MATERIAL FOR THE TASK >>
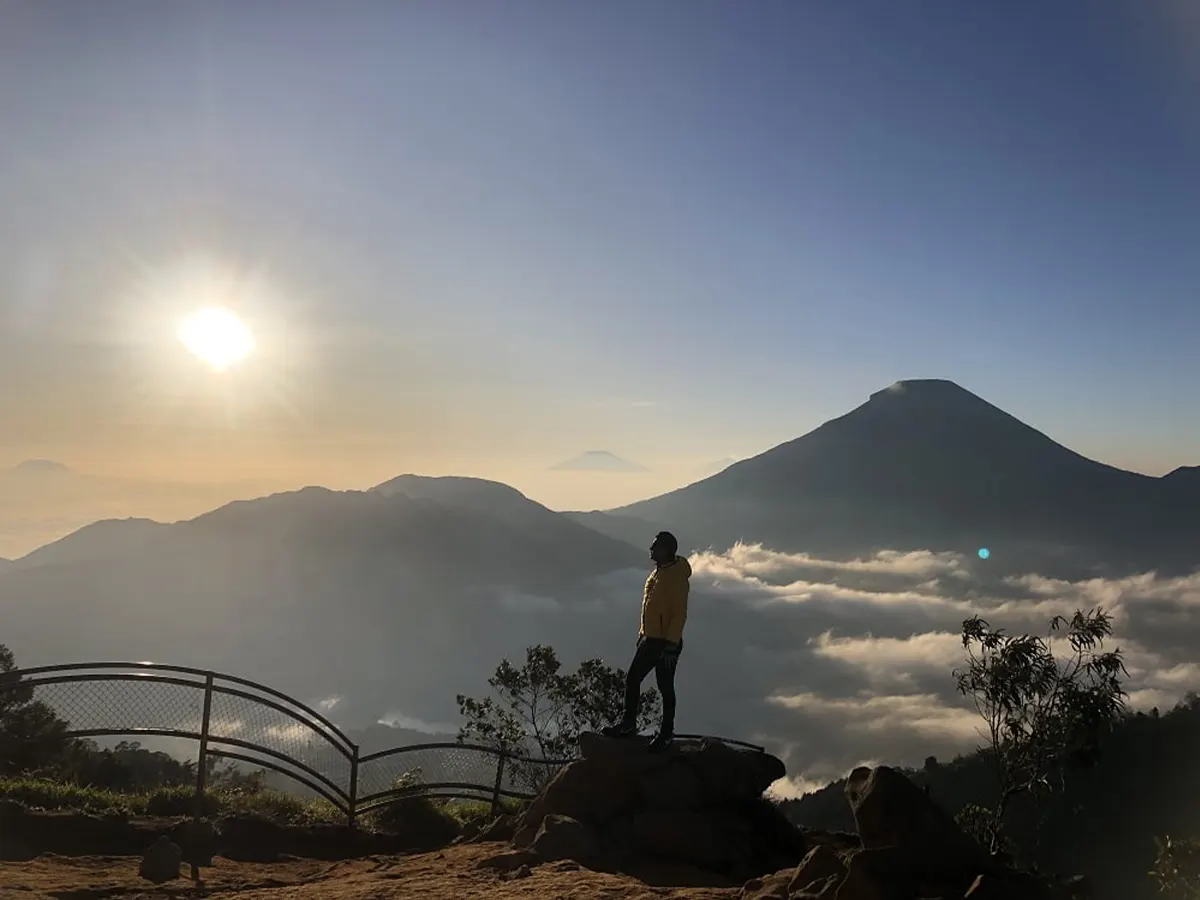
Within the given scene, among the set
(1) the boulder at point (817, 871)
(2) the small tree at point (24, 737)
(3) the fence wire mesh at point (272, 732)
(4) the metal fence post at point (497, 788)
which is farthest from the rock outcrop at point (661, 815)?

TASK DIRECTIONS >>
Print the text of the data above line for line, without the picture.

WRITTEN SOLUTION >>
Within the given scene, among the set
(1) the boulder at point (817, 871)
(2) the small tree at point (24, 737)
(3) the fence wire mesh at point (272, 732)
(4) the metal fence post at point (497, 788)
which is farthest from the rock outcrop at point (661, 815)?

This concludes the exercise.